Exercises to complete:
A. According to the passage about Schally, at what age did he become an American?
B. Extend the passage about Schally past its last sentence.

Selected passage:
::::::
Schally won the Nobel Prize for Medicine or Physiology in 1977, for his research into peptide hormone production in the brain. He fled Poland with his family in 1939, and lived in Romania, Italy, France, England, Scotland, and Canada, before becoming an American at age 36.

He studied interactions between the hypothalamus and the endocrine system, synthesized the thyrotropin-releasing hormone (TRH), isolated and synthesized the luteinizing hormone-releasing hormone (LH-RH), and researched somatostatin, the growth-hormone-inhibiting hormone. He also spent many years doing research funded by the U.S. Public Health Service and Veterans Administration, including several years as chief of endocrine and polypeptide laboratories at the VA Medical Center in New Orleans, and later became senior medical investigator for the VA.
::::::
Supplied material:
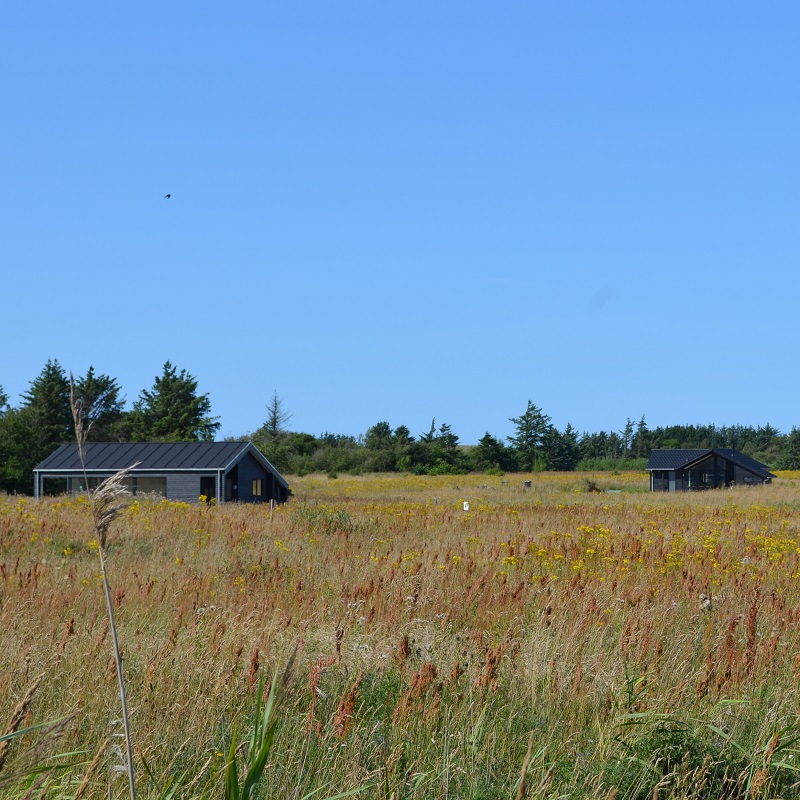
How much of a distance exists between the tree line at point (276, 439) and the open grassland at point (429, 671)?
43.1 meters

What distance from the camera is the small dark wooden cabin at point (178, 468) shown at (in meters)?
33.2

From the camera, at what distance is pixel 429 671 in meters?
3.62

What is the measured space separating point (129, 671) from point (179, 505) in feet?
41.3

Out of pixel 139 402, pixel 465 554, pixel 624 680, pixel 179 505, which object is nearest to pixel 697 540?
pixel 465 554

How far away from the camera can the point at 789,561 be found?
9.70 m

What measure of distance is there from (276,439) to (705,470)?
136 feet

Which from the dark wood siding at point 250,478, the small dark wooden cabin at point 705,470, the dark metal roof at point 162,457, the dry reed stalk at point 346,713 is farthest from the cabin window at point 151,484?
the small dark wooden cabin at point 705,470

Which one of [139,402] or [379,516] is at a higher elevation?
[139,402]

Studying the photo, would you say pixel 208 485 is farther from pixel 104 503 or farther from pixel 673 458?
pixel 673 458

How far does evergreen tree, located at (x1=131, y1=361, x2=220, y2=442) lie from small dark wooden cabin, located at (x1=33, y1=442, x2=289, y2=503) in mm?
33064

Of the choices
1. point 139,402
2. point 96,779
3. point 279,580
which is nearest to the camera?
point 96,779

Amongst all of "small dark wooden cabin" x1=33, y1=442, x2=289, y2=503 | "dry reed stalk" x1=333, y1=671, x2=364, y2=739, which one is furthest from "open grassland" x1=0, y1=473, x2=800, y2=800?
"small dark wooden cabin" x1=33, y1=442, x2=289, y2=503

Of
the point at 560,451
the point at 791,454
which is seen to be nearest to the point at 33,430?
the point at 560,451

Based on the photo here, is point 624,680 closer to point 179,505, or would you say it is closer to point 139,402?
point 179,505
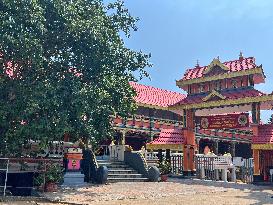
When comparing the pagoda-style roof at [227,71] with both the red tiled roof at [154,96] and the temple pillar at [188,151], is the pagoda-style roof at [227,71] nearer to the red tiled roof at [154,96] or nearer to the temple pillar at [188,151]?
the temple pillar at [188,151]

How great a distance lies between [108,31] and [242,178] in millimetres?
12679

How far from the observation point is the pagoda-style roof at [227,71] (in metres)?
19.4

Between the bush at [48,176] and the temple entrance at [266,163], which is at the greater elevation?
the temple entrance at [266,163]

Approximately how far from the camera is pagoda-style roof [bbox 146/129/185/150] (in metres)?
21.6

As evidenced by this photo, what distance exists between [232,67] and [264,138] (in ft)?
15.5

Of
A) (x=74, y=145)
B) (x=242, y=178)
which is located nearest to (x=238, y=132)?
(x=242, y=178)

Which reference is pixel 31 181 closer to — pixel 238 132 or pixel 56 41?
pixel 56 41

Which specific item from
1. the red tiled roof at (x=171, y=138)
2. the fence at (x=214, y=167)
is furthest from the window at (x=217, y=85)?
the fence at (x=214, y=167)

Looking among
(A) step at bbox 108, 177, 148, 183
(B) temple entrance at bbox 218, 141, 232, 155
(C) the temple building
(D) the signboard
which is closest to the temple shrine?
(D) the signboard

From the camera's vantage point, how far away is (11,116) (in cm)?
1326

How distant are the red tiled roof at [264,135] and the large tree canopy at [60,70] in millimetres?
6874

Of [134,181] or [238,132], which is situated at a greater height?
[238,132]

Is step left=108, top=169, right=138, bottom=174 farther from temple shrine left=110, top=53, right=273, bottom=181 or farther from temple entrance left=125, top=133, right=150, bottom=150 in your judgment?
temple entrance left=125, top=133, right=150, bottom=150

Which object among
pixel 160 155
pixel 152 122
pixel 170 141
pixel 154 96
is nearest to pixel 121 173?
pixel 170 141
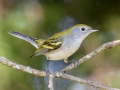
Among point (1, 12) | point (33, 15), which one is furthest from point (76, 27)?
point (1, 12)

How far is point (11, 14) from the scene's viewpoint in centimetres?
105

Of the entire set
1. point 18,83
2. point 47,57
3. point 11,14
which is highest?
point 11,14

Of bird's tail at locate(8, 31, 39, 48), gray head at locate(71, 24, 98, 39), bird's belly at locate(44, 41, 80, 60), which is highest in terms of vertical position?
gray head at locate(71, 24, 98, 39)

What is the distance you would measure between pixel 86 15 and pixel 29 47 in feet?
0.79

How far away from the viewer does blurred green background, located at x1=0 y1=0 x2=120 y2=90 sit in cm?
102

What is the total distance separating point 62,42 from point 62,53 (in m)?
0.08

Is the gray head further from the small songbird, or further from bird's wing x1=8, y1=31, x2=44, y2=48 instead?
bird's wing x1=8, y1=31, x2=44, y2=48

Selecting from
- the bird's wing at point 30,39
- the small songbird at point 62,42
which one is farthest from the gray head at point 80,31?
the bird's wing at point 30,39

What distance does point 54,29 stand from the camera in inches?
45.8

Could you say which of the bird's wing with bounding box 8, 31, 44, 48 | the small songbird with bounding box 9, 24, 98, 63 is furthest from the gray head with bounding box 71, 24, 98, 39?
the bird's wing with bounding box 8, 31, 44, 48

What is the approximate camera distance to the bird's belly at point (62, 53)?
1.09 m

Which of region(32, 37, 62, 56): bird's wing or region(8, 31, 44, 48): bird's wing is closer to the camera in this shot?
region(8, 31, 44, 48): bird's wing

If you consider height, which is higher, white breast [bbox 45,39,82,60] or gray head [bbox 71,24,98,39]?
gray head [bbox 71,24,98,39]

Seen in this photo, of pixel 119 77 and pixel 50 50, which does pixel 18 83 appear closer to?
pixel 50 50
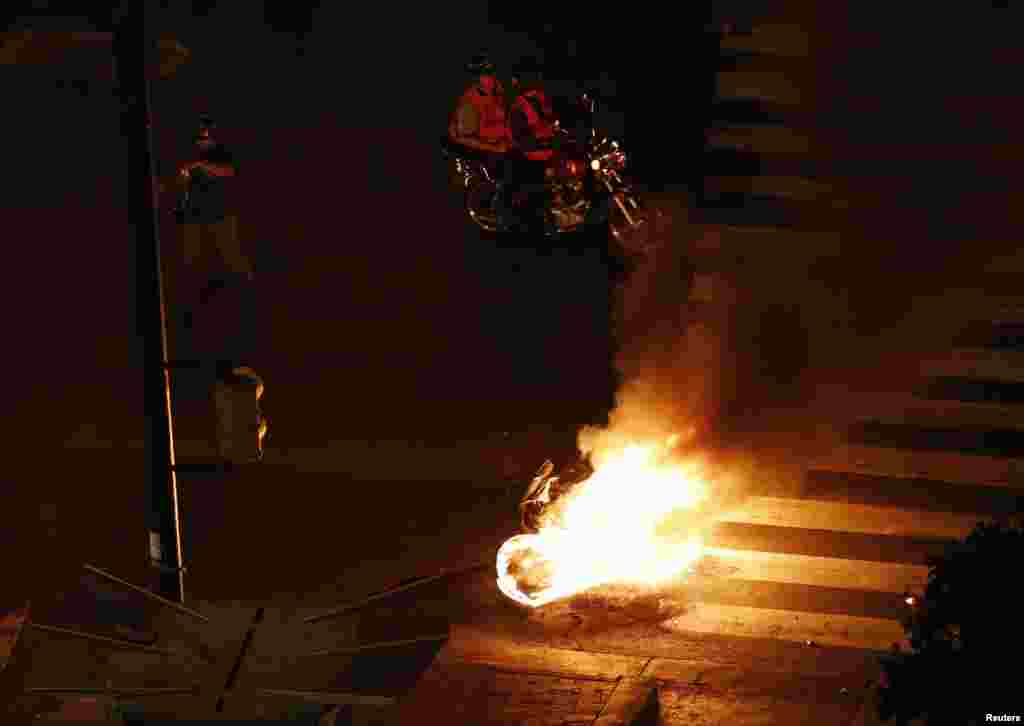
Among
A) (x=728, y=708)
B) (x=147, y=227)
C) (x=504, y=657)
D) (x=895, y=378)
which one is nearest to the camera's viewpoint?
::::::
Results:
A. At age 36.

B.
In his early research, Schally worked with future Nobel laureates John Cornforth, Archer J. P. Martin, and Rodney R. Porter. He spent several years working alongside Roger Guillemin, but the two men later became cold-blooded competitors, a rivalry chronicled in the non-fiction best-seller The Nobel Duel. In a furious exchange of letters over the perception of credit denied at a seminar, Schally wrote to Guillemin, "Your somewhat derogatory and deprecating remarks ... surprised me as the attack on Pearl Harbor surprised the U.S. Navy," and Guillemin replied, "I am neither your conscience nor your psychiatrist." Each scientists' quest for victory over the other was dashed when they were awarded the Nobel Prize jointly, sharing that year's honors with a third scientist, Rosalyn Sussman Yalow.